Как летописец эпохи, я смолоду понял,

что сам по себе литератор может быть мал и
ничтожен, но в его плоховатых стихах и раска-
зах эпоха порой отражается полнее и ярче, чем
в произведениях прославленных авторов.
Корней Чуковский.
Предисловие к 6-му тому Собрания
сочинений. М.: «Художественная литерату-
ра», 1969.

По приказу начальника политотдела Норильлага создали литгруппу

После присвоения Норильску статуса города и создания печатного органа горкома КПСС и горисполкома — газеты «Заполярная правда» руководство решило образовать при редакции литературную группу. Было это в декабре 1954 года.

Незадолго перед тем второе лицо в государстве — Вячеслав Молотов в одной из основополагающих речей объявил, что «в наш век все дороги ведут к коммунизму». Некий поэт вложил указующие слова в стихи, композитор написал подходящую музыку. Песня стала популярной.

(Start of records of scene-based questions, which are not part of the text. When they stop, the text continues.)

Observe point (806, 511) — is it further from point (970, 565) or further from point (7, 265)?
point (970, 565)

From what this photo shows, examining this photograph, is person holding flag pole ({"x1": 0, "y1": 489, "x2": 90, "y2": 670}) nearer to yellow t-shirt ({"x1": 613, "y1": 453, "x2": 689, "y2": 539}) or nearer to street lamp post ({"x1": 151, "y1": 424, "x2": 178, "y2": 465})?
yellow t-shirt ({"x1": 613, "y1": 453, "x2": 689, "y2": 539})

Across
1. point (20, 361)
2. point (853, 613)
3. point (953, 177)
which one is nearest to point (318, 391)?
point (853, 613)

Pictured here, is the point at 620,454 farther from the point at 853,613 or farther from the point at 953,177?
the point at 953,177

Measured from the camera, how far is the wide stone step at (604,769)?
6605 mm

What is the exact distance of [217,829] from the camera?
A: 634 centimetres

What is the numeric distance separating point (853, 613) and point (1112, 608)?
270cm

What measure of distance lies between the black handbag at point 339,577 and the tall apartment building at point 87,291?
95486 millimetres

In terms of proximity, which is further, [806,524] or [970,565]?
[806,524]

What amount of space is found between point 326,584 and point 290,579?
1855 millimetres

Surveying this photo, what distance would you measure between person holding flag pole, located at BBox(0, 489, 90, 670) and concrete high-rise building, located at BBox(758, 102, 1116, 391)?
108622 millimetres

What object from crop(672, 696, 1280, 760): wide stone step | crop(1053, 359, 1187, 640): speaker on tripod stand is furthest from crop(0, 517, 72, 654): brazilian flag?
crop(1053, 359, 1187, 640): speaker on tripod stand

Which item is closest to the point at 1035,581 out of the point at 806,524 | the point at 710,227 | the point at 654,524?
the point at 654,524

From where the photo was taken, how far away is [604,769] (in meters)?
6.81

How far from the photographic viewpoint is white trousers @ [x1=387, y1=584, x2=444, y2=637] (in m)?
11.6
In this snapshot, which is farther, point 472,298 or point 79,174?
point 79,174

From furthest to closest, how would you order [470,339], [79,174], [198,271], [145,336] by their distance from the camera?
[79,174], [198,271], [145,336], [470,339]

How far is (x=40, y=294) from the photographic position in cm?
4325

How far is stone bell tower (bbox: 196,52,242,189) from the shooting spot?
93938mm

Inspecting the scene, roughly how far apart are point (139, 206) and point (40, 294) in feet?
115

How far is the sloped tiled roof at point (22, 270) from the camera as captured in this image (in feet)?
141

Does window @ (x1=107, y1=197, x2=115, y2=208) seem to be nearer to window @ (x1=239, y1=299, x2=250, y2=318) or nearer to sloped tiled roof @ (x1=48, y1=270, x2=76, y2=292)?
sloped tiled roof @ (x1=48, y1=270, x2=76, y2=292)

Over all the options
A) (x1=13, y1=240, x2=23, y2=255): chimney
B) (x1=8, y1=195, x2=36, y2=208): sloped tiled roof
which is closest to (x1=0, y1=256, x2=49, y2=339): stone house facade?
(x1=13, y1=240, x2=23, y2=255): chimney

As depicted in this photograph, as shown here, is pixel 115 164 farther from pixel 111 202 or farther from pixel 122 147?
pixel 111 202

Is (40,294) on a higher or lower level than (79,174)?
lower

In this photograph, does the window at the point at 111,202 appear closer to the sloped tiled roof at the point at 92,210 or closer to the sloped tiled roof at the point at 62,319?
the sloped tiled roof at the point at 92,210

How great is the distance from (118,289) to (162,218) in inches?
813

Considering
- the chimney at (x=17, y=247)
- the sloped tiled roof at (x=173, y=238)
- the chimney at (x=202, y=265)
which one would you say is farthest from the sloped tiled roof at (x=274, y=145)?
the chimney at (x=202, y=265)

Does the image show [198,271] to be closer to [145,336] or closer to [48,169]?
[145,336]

После смерти Сталина и краха его плана повторения массовой «чистки» 1937 года, после казни шефа Норильска Лаврентия Берии и его ближайших зубров высшая партийная власть сочла необходимым активизировать деятелей литературы и искусства в деле строительства светлого будущего по ленинским принципам. Писатели по команде главы их союза, ставленника партии, с радостью и со всей энергией принялись выполнять социальный наказ. Республиканским, краевым и областным отделениям были разосланы директивы о создании литературных групп на предприятиях, стройках, в транспортных организациях, совхозах и колхозах. Важно было не только опираться на признанных писателей, но и растить молодую поросль литераторов, воспевающих коммунизм. Важно было еще и потому, что не все дипломированные писатели согласились с разоблачением почившего вождя. Вождя крепко потеснили, а марксизм-ленинизм надо было сохранить целым и неизменным. Так полагали «новые» хозяева партии и государства.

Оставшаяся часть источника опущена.